Depuis la fin des années cinquante, la radio française a eu à cœur d’adapter certaines histoires de Tintin par exemple (voir le site de l’INA), et de grands éditeurs tels que Gallimard ou Frémeaux et Associés ont fait un travail d’envergure pour proposer des adaptations sonores de livres pour la jeunesse. Dans le cas de Gallimard, il s’agit de lectures de romans (Michel Tournier, Michael Morpurgo, Roald Dahl, etc.) ; chez Frémeaux, on s’attache à la mise en sons ambitieuse de textes tels que Le Tour du Monde en 80 jours, Les Misérables, et bien d’autres appartenant au patrimoine littéraire. Il n’est donc pas très exact de dire, comme le font les créateurs des Trois Petits Points, que le concept allemand de Hörspiel, ou pièce radiophonique, est absent des productions que les éditeurs français mettent à la disposition des enfants.
Transformer Louisette la Taupe en une BD sonore est néanmoins une bonne idée, et nous en proposons l’exploitation pour les enfants du cycle 2, tandis qu’une fiction sonore mieux appropriée au cycle 3, l’histoire de Adam et Thomas de Aharon Appelfeld illustre les richesses du site de Radio-France consacré aux fictions sonores pour la jeunesse.
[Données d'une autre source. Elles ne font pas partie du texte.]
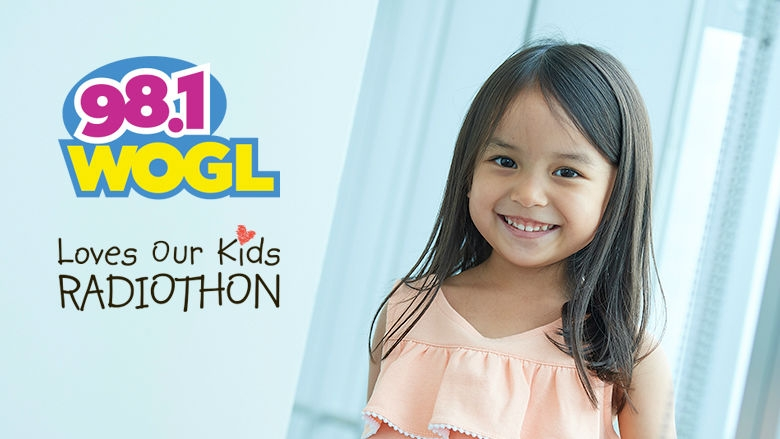 WOGL Loves Our Kids Radiothon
Le CD et les téléchargements ont donné un nouvel élan aux fictions sonores, mais il semblerait que l’école et les bibliothèques négligent encore par trop les possibilités qu’elles offrent.
Dans la série de Bruno Heitz, les Trois Petits Points ont choisi Rapidissimo et Sardine Express. Pour incarner le personnage de Louisette, ils ont fait appel à la voix si particulière de Yolande Moreau, qu’anime un soupçon de nonchalance et de fausse indifférence. Yolande/Louisette se languit de son vieil ami Fernand le ragondin, parti en Camargue. L’histoire qui s’enchaîne est digne des mises en scène du favori de la Grande Catherine, Potemkine, qui cachait la misère des villages par une prospérité de carton-pâte. Comme Louisette est très myope, Fernand lui décrit une Camargue de rêve qui n’est autre que l’univers des égouts souterrains où il règne sur les rats. De même que le son supplée aux déficits de la vision dans le cas de Louisette, de même la fiction sonore ouvre les portes de l’exubérance imaginative dont sont privés nos enfants, esclaves des écrans saturés d’images standardisées. Sardine Express se moque gentiment des travers de l’art contemporain, sur le ton d’un roman d’aventures qui voit Louise...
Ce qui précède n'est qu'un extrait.